## Your goal
Reproduce part of the text on Alabama rulings about jury charges word for word, from "In Bradford v." up to and including "a question arises.".

## Source passage
········
In Boyd et al. v. McIvor, (11 Ala. 822,) it will be seen by reference to the report of the case, that the plaintiff alone introduced testimony, and the court charged the jury, “that, if they believe all the evidence, they must find for the plaintiff ;” and this court said, “ We do not consider it necessary to determine whether such a case as this is one in which the court would compel the defendant to join in a demurrer to evidence, because, conceding it to be such, the court erred in its judgment.” This case is in conformity with the rule, that the court can not properly, in every case, compel a plaintiff to join in a demurrer, tendered by the defendant, to the evidence of plaintiff; but, in some cases, it is the duty of the court to submit the case to the jury.
In Bradford v. Marbury, (12 Ala. 529,) the court, in speaking of a charge which passed on the fact of an assent by the plaintiff to a certain transaction, said: “ Though we are not prepared to say this must be considered as an assent, it is possible the jury might so consider it;” and, “ The objection to the request is, that the evidence bearing on this point is too indefinite and inconclusive to warrant the court in saying that one thing or another was proved by it.”
In McCall v. Doe, ex dem. Pryor, (17 Ala. 533,) this court held, that when, on the trial of an ejectment, it is shown that one, upon whose mere presumptive title the plaintiff relies, left the possession of the land, the question whether or not he left it animo revertmdi is for the consideration of the jury, but the court may decide, whether or not, from the facts of the case, such a question arises.
In the case of Thomas v. Degraffenreid, (17 Ala. 602,) this court held, that the court, before which a cause is on trial before a jury, can not pass upon the effect of testimony, when the question to be determined is, whether or not an act was done with a fraudulent intent; and that whether there has been a delivery of a chattel, is not a conclusion of law, but a question of fact to be determined by the jury. See, also, Lanier v. Br. Bank, 18 Ala. 625.
In McClung’s Ex’rs v. Spotswood, (19 Ala. 165,) the court, speaking of the sufficiency of evidence tending to prove an agency, said: “It was for the jury, and not for the court, to determine on the sufficiency of this evidenceand further, that, “ in most cases, where the authority is given by parol, the question whether the agent has exceeded his authority, is a question of fact to be decided by the jury, under the instructions of the court.”
In McKenzie v. Stevens, (19 Ala. 692,) the court, in speaking of the proof of authority from a father to a son to buy goods, said: “ The facts were proven to the jury, from which, according to the authorities above cited, the law presumed an authority from the father to the son to buy the goods, and there was no proof to rebut the presumption. This, we think, authorized the court to charge the jury, that, if they believed the facts, they were bound to infer the authority ; in other words, they were bound to find for the plaintiff.” The distinction established by this and other cases cited seems to be this : where facts are proved, from which the law presumes a certain other fact which is in issue, the court may charge the jury, that they are bound to infer the existence of the fact in issue; and, if that fact is decisive of the cause on trial, in favor of either party, the court may charge the jury, that they are bound to find a verdict in favor of such party, if they believe the evidence from which that fact is inferrible; but, if from evidence the jury may or may not infer the existence of another fact, which is material to the finding of a verdict in favor of one or the .other party, and they are not bound to make an inference one way or the other, then it is error for the oourt to instruct them that it is their duty to infer the existence of such fact, or to charge them they must find a verdict in favor of either party.
········
## Information shown

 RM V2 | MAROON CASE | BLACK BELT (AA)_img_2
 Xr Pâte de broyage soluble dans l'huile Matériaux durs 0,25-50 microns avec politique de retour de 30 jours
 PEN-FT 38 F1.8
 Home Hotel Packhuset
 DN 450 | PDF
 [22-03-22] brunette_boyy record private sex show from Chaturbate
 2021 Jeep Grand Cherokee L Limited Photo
········
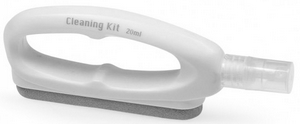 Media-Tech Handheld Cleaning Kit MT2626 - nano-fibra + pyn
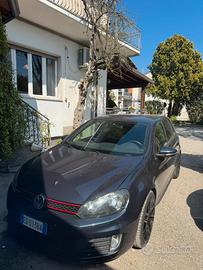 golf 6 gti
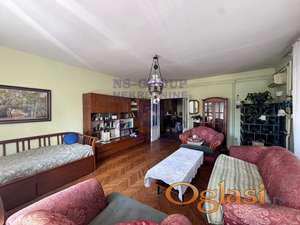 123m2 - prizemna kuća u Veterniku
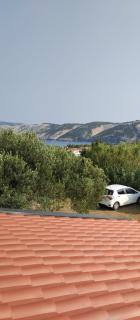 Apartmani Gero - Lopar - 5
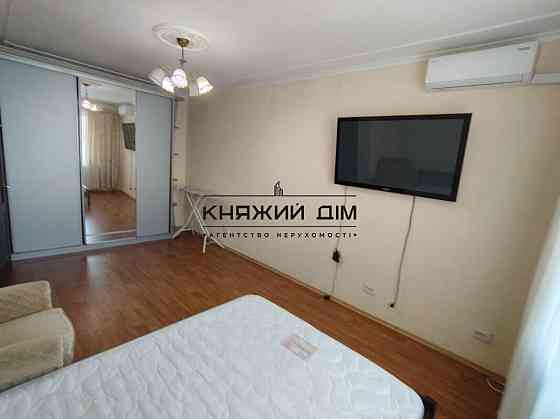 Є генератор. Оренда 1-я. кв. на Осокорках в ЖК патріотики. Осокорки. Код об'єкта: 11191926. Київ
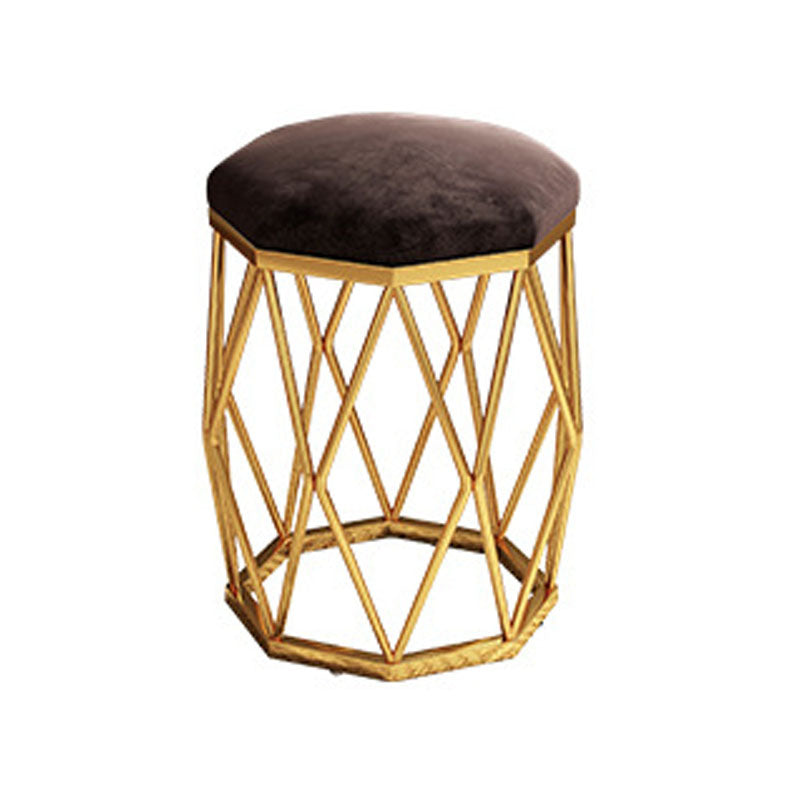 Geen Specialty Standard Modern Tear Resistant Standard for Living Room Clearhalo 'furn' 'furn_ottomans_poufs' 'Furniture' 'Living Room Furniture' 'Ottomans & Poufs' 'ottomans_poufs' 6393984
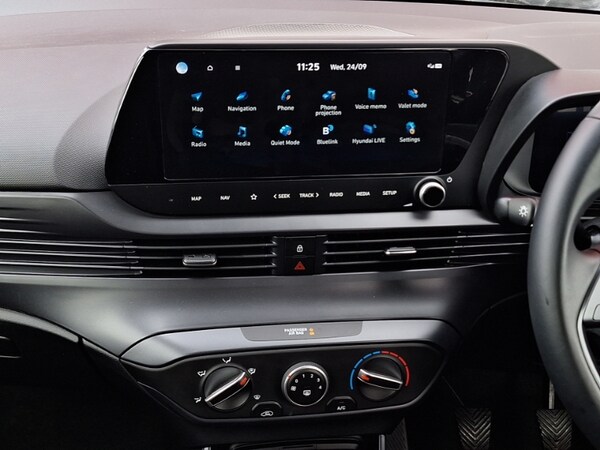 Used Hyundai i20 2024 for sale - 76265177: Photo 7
········
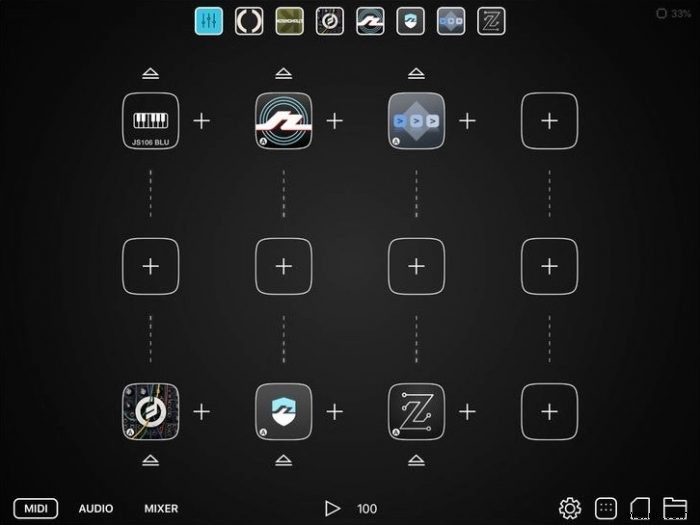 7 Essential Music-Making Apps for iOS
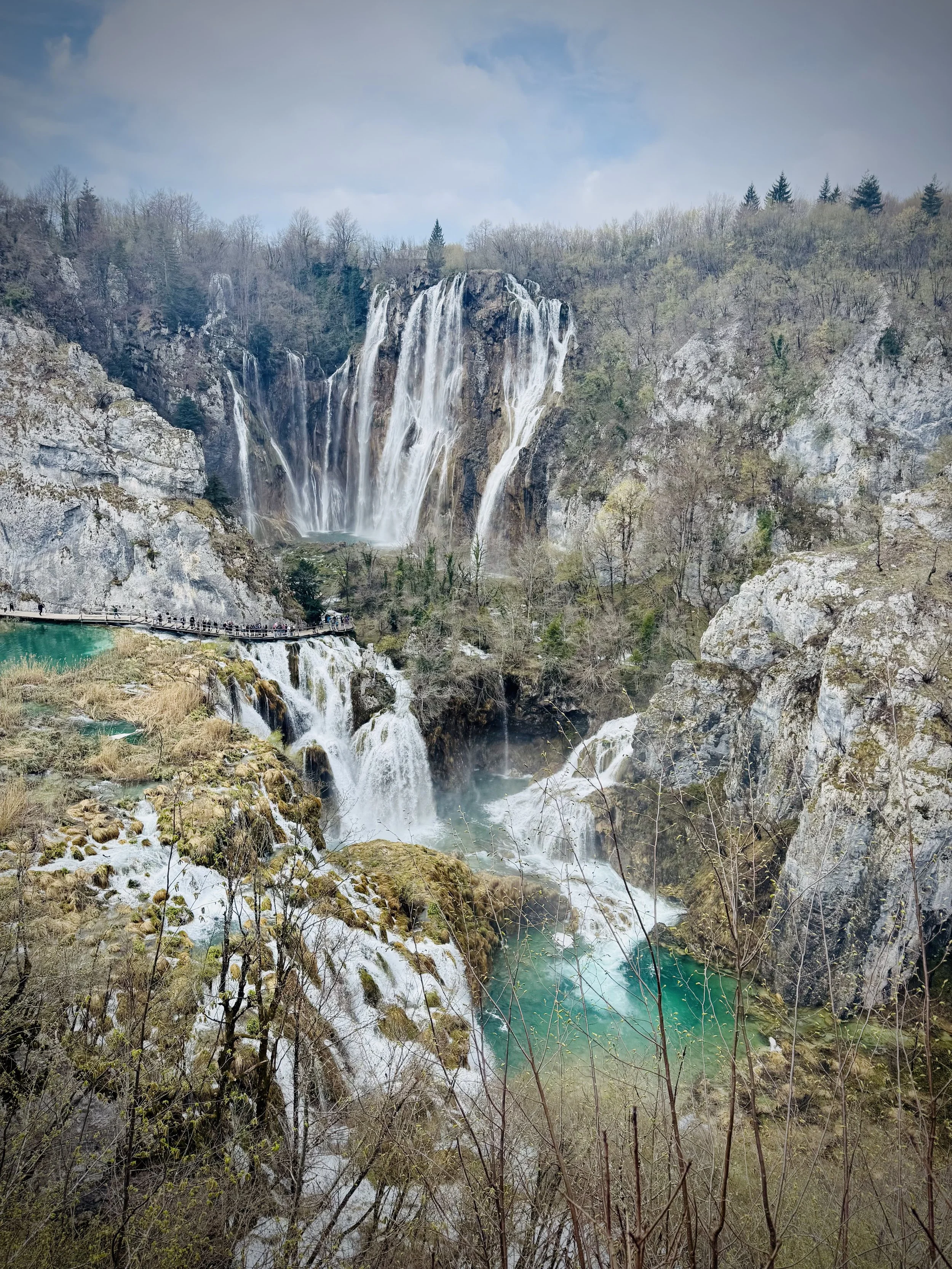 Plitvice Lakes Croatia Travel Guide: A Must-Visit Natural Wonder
········
## Finished exercise
In Bradford v. Marbury, (12 Ala. 529,) the court, in speaking of a charge which passed on the fact of an assent by the plaintiff to a certain transaction, said: “ Though we are not prepared to say this must be considered as an assent, it is possible the jury might so consider it;” and, “ The objection to the request is, that the evidence bearing on this point is too indefinite and inconclusive to warrant the court in saying that one thing or another was proved by it.”
In McCall v. Doe, ex dem. Pryor, (17 Ala. 533,) this court held, that when, on the trial of an ejectment, it is shown that one, upon whose mere presumptive title the plaintiff relies, left the possession of the land, the question whether or not he left it animo revertmdi is for the consideration of the jury, but the court may decide, whether or not, from the facts of the case, such a question arises.